Singapore: Singapore has detained two men who the government said Wednesday were planning to travel to Syria to join the Islamic State group (IS).
Mohamed Shamin bin Mohamed Sidek, 29, and Muhammad Harith Jailani, 18, were detained in August under an internal security law, which allows for detention without trial, the Ministry of Home Affairs said.
The two were radicalised online by accessing propaganda material from IS, the ministry said in a statement.
Shamin was initially jailed for three months in May for "inciting religious violence" through his pro-IS postings on social media, the ministry said.
He was rearrested under the Internal Security Act after he continued to express support for the terror group while in prison, and investigations showed he planned to travel to Syria once he had raised enough money to fund the trip.
"He had also decided that if he was unable to join ISIS, he would consider fighting alongside a regional militant group that he considered to be aligned with ISIS," the ministry said, referring to another name used for the group.
The other suspect, Harith, "was prepared to be trained by ISIS to fight and kill the group`s enemies, and to die in the process," the ministry said.
Harith gathered information on travelling to Syria and tried to recruit others to join him, it added.
The government statement indicated there was no direct connection between the two individuals.

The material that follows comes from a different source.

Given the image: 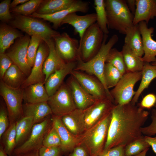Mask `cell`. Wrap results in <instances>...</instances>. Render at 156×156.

"The detentions of Shamin and Harith underline the persistent ISIS threat and the threat posed by self-radicalised Singaporeans," the ministry said.
"The government takes a very serious view of any form of support for terrorism."
Thousands of fighters from around the world, including individuals from Southeast Asia, have travelled to Syria to join IS, and regional governments fear these militants could become threats to their respective countries once they returned.
Singapore is predominantly ethnic Chinese, with 13.3 percent of the population belonging to the Muslim Malay minority.